Goodness of Fit and Predictions Analysis:

  • Beaumont and Wichita Falls show good alignment between observed and predicted values, suggesting the model effectively captures trends in these markets, likely more stable or with dynamics well represented by the data.
  • Bryan-College Station and Tyler exhibit more clustered and less variable predicted values compared to observed data, indicating the model struggles to reproduce the real complexity and variability of these markets, probably influenced by more complex factors or unmodeled noise.

Interpretation in the Project Context:

  • Identify and interpret historical sales trends: The model highlights general and city-specific trends, going beyond simple linear associations, providing a more realistic and dynamic market representation.
  • Assess marketing strategies efficacy (listings): Including nonlinear interaction between number of listings and months on market captures the combined effect of listings and speed of sales, identifying conditions that enhance or limit generated value. This helps evaluate whether increasing listings effectively leads to more sales or if long selling times mitigate this effect.

Added Value:

  • The model’s ability to recognize nonlinear dynamics and territorial differences helps better understand which cities offer the greatest growth opportunities and where intervention is needed to improve listing effectiveness.
  • Residual analysis and differentiated performance by city suggest orienting personalized strategies for more complex and less linear markets (like Bryan-College Station and Tyler), possibly integrating additional variables or higher-frequency data to improve predictions.
  • Finally, visual representation of effects and models provides practical tools to monitor and communicate market trends and marketing strategy effectiveness over time.
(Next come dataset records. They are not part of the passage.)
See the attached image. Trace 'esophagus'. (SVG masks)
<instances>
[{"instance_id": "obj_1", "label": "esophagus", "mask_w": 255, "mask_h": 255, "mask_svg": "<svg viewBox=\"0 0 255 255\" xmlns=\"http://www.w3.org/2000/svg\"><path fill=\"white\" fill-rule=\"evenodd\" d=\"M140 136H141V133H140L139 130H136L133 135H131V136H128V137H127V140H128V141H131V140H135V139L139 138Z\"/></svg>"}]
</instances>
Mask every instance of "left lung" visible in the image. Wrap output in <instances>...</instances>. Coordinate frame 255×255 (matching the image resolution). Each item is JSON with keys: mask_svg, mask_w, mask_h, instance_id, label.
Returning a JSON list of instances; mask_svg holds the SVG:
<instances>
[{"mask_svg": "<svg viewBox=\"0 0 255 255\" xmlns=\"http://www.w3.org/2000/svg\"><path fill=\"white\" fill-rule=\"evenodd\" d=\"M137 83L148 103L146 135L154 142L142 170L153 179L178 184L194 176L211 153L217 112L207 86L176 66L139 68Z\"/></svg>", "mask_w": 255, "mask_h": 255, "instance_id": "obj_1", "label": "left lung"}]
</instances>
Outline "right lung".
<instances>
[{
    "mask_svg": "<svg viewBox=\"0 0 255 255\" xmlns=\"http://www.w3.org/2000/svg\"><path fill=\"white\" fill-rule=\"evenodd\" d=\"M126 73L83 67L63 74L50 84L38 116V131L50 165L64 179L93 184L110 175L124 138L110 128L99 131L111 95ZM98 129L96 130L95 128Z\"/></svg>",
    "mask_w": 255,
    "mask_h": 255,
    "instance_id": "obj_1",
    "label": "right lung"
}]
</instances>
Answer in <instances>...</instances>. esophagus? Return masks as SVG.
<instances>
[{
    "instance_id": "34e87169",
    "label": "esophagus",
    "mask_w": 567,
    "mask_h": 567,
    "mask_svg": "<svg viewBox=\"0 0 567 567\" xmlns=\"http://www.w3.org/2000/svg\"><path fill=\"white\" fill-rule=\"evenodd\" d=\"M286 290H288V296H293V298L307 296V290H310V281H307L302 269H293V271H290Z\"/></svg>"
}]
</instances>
Final consideration about the analysis and raccomandations

Based on the detailed analysis conducted, several data-driven strategies could be adopted to improve sales management and the effectiveness of property listings. Specifically:

Territorial segmentation and personalized marketing strategies:

  • Tailor advertising campaigns by city: Since sales dynamics, prices, and listing durations vary significantly across Beaumont, Bryan-College Station, Tyler, and Wichita Falls, it is useful to develop market-specific strategies by customizing messages, channels, and timing.
  • Targeted resource allocation: Allocate greater investments and focus on more dynamic markets with higher growth potential (e.g., Tyler and Bryan-College Station), while applying more conservative strategies or demand-stimulating interventions in more stable or less dynamic markets (e.g., Wichita Falls).
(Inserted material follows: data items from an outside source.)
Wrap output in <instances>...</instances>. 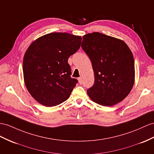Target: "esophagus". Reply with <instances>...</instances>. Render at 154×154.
I'll list each match as a JSON object with an SVG mask.
<instances>
[{
    "label": "esophagus",
    "mask_w": 154,
    "mask_h": 154,
    "mask_svg": "<svg viewBox=\"0 0 154 154\" xmlns=\"http://www.w3.org/2000/svg\"><path fill=\"white\" fill-rule=\"evenodd\" d=\"M78 81H79V85H82V78L81 77L78 78Z\"/></svg>",
    "instance_id": "obj_1"
}]
</instances>
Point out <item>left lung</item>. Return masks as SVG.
Wrapping results in <instances>:
<instances>
[{
  "label": "left lung",
  "instance_id": "1",
  "mask_svg": "<svg viewBox=\"0 0 154 154\" xmlns=\"http://www.w3.org/2000/svg\"><path fill=\"white\" fill-rule=\"evenodd\" d=\"M82 49L92 62L94 85L87 94L94 102L112 106L128 96L135 82V63L127 44L100 32L82 36Z\"/></svg>",
  "mask_w": 154,
  "mask_h": 154
}]
</instances>
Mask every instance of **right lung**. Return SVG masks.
<instances>
[{"instance_id": "obj_1", "label": "right lung", "mask_w": 154, "mask_h": 154, "mask_svg": "<svg viewBox=\"0 0 154 154\" xmlns=\"http://www.w3.org/2000/svg\"><path fill=\"white\" fill-rule=\"evenodd\" d=\"M82 38L66 32H53L34 41L23 58L24 81L35 100L53 107L68 99L77 80L70 77L68 58L81 47Z\"/></svg>"}]
</instances>
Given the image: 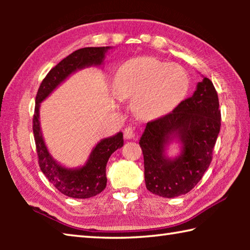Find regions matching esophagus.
Here are the masks:
<instances>
[{
  "mask_svg": "<svg viewBox=\"0 0 250 250\" xmlns=\"http://www.w3.org/2000/svg\"><path fill=\"white\" fill-rule=\"evenodd\" d=\"M124 134H125V139H135V133H134V130L131 128V126H128V128H125L124 131Z\"/></svg>",
  "mask_w": 250,
  "mask_h": 250,
  "instance_id": "esophagus-1",
  "label": "esophagus"
}]
</instances>
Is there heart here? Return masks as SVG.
Listing matches in <instances>:
<instances>
[{
  "label": "heart",
  "mask_w": 250,
  "mask_h": 250,
  "mask_svg": "<svg viewBox=\"0 0 250 250\" xmlns=\"http://www.w3.org/2000/svg\"><path fill=\"white\" fill-rule=\"evenodd\" d=\"M184 69L151 57L133 58L118 68L113 91L118 98L133 99V110L143 119H158L171 112L186 95Z\"/></svg>",
  "instance_id": "b5f03b06"
}]
</instances>
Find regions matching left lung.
I'll return each mask as SVG.
<instances>
[{
    "mask_svg": "<svg viewBox=\"0 0 250 250\" xmlns=\"http://www.w3.org/2000/svg\"><path fill=\"white\" fill-rule=\"evenodd\" d=\"M221 130V110L213 83L203 77L192 97L171 113L147 122L140 139L146 186L155 195L176 197L188 193L208 168ZM180 145L174 158L166 150Z\"/></svg>",
    "mask_w": 250,
    "mask_h": 250,
    "instance_id": "left-lung-1",
    "label": "left lung"
}]
</instances>
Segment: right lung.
Here are the masks:
<instances>
[{"label":"right lung","mask_w":250,"mask_h":250,"mask_svg":"<svg viewBox=\"0 0 250 250\" xmlns=\"http://www.w3.org/2000/svg\"><path fill=\"white\" fill-rule=\"evenodd\" d=\"M107 47H84L75 50L69 56L50 69L42 82L35 100L33 117V132L42 172L59 192L73 198H89L101 193L107 185L105 167L113 152L124 146V133L118 132L97 143L83 166L67 167L58 163L49 153L44 141L40 122L41 104L77 70L104 65L105 54L111 49Z\"/></svg>","instance_id":"1"}]
</instances>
Optimization of listing timing and promotions:

  • Leverage seasonality: Intensify marketing and promotion efforts during peak sales months (spring/summer) to maximize listing conversion.
  • Manage listing efficiency: Monitor the listing efficiency index over time and take actions (e.g., price revision, improved descriptions, new channels) in periods or areas with lower performance.

Predictive modeling and continuous monitoring:

  • Implement flexible predictive models (e.g., GAM) to forecast sales volumes based on the number of listings, months on market, and territorial characteristics, improving commercial planning.
  • Analyze residuals and outliers to identify anomalous cases and adapt listing management strategies for particularly complex markets.
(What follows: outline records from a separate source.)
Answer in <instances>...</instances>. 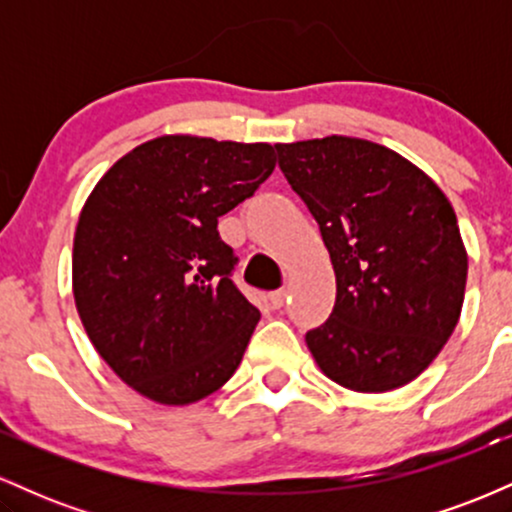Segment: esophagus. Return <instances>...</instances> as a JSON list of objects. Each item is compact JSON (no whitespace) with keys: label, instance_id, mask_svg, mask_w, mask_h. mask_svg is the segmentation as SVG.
Returning <instances> with one entry per match:
<instances>
[{"label":"esophagus","instance_id":"1","mask_svg":"<svg viewBox=\"0 0 512 512\" xmlns=\"http://www.w3.org/2000/svg\"><path fill=\"white\" fill-rule=\"evenodd\" d=\"M286 296H289V291L286 289H276L269 293V303H272V308H281V305L286 303Z\"/></svg>","mask_w":512,"mask_h":512}]
</instances>
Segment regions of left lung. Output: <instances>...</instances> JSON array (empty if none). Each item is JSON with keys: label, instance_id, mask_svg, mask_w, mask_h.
Here are the masks:
<instances>
[{"label": "left lung", "instance_id": "8db88e82", "mask_svg": "<svg viewBox=\"0 0 512 512\" xmlns=\"http://www.w3.org/2000/svg\"><path fill=\"white\" fill-rule=\"evenodd\" d=\"M279 168L320 226L337 276L325 325L305 334L327 378L387 392L431 366L467 284L457 216L421 168L356 137L276 144Z\"/></svg>", "mask_w": 512, "mask_h": 512}]
</instances>
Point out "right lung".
<instances>
[{
    "label": "right lung",
    "instance_id": "add662e5",
    "mask_svg": "<svg viewBox=\"0 0 512 512\" xmlns=\"http://www.w3.org/2000/svg\"><path fill=\"white\" fill-rule=\"evenodd\" d=\"M274 146L166 134L98 180L74 233L84 330L117 378L158 404L204 399L236 373L260 310L231 281L219 216L255 195Z\"/></svg>",
    "mask_w": 512,
    "mask_h": 512
}]
</instances>
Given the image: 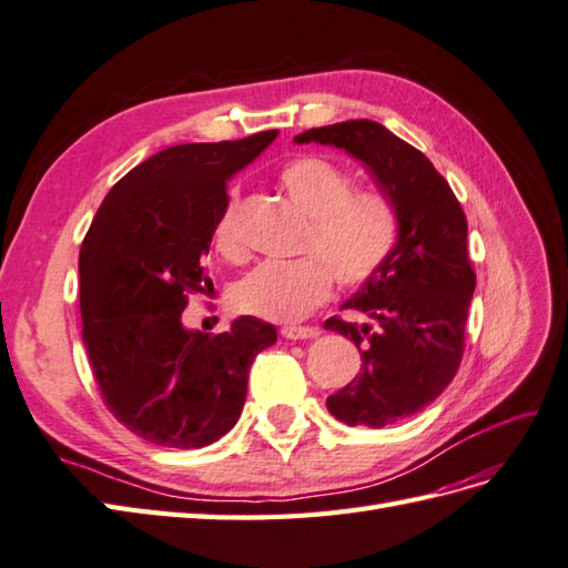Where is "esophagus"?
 I'll return each instance as SVG.
<instances>
[{
  "instance_id": "esophagus-1",
  "label": "esophagus",
  "mask_w": 568,
  "mask_h": 568,
  "mask_svg": "<svg viewBox=\"0 0 568 568\" xmlns=\"http://www.w3.org/2000/svg\"><path fill=\"white\" fill-rule=\"evenodd\" d=\"M287 341H310L320 336V328L316 326H285L281 332Z\"/></svg>"
}]
</instances>
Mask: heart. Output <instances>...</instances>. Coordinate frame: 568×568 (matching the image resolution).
<instances>
[{"instance_id":"obj_1","label":"heart","mask_w":568,"mask_h":568,"mask_svg":"<svg viewBox=\"0 0 568 568\" xmlns=\"http://www.w3.org/2000/svg\"><path fill=\"white\" fill-rule=\"evenodd\" d=\"M281 183L305 210L310 230L302 240V256L293 261H263L234 287V305L258 320L300 322L332 295V278L344 287L373 281L397 246V215L371 193H355L344 169L300 156L281 169ZM236 193L230 191L213 227L217 252L227 258L242 256L234 224Z\"/></svg>"}]
</instances>
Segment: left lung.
<instances>
[{
  "label": "left lung",
  "instance_id": "1",
  "mask_svg": "<svg viewBox=\"0 0 568 568\" xmlns=\"http://www.w3.org/2000/svg\"><path fill=\"white\" fill-rule=\"evenodd\" d=\"M326 144L365 164L397 215V246L373 281L355 290L328 332L351 338L363 367L326 408L348 426L382 428L418 414L443 394L465 351V324L477 285L467 254V217L424 152L375 121L312 128L295 144Z\"/></svg>",
  "mask_w": 568,
  "mask_h": 568
}]
</instances>
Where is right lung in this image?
Listing matches in <instances>:
<instances>
[{
  "label": "right lung",
  "instance_id": "obj_1",
  "mask_svg": "<svg viewBox=\"0 0 568 568\" xmlns=\"http://www.w3.org/2000/svg\"><path fill=\"white\" fill-rule=\"evenodd\" d=\"M278 138L176 144L115 183L79 252L84 346L105 406L142 440L205 447L242 416L256 355L275 326L236 316L227 332L183 324L205 293L203 256L227 201V181Z\"/></svg>",
  "mask_w": 568,
  "mask_h": 568
}]
</instances>
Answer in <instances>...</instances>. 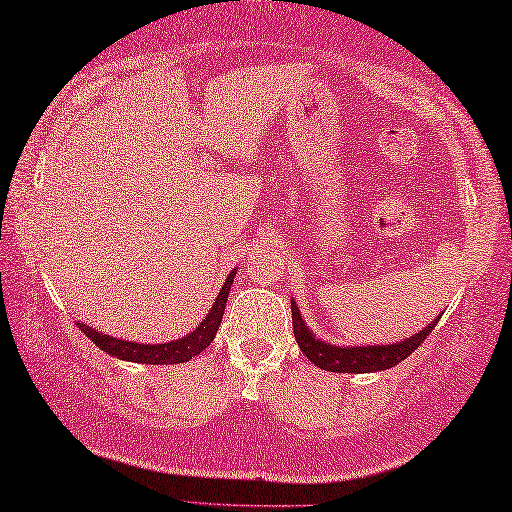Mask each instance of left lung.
<instances>
[{"label":"left lung","instance_id":"obj_1","mask_svg":"<svg viewBox=\"0 0 512 512\" xmlns=\"http://www.w3.org/2000/svg\"><path fill=\"white\" fill-rule=\"evenodd\" d=\"M291 320H294V336L298 347L316 364V367L336 373H373L391 369L404 358H409L433 331L440 316H437L431 325H426L422 331H417L415 336L404 338L402 342L395 344H378V347H375V344L373 347H336V344L318 340L314 336V331H309V327L305 325V320H302L294 300H291Z\"/></svg>","mask_w":512,"mask_h":512}]
</instances>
Development of customized KPIs:

  • Use the listing efficiency index as a standard metric, integrated with territorial and temporal variability indicators, to continuously and promptly assess campaign quality and intervene quickly.
  • Monitor market liquidity through variables such as average months to sell listings (months_inventory), to calibrate prices, incentives, and positioning strategies.

Improvement of offer and demand segmentation:

  • The correlation analysis between median price and sales volume suggests the need to evaluate targeted offers for specific market segments with different price and demand characteristics, avoiding risky one-size-fits-all strategies.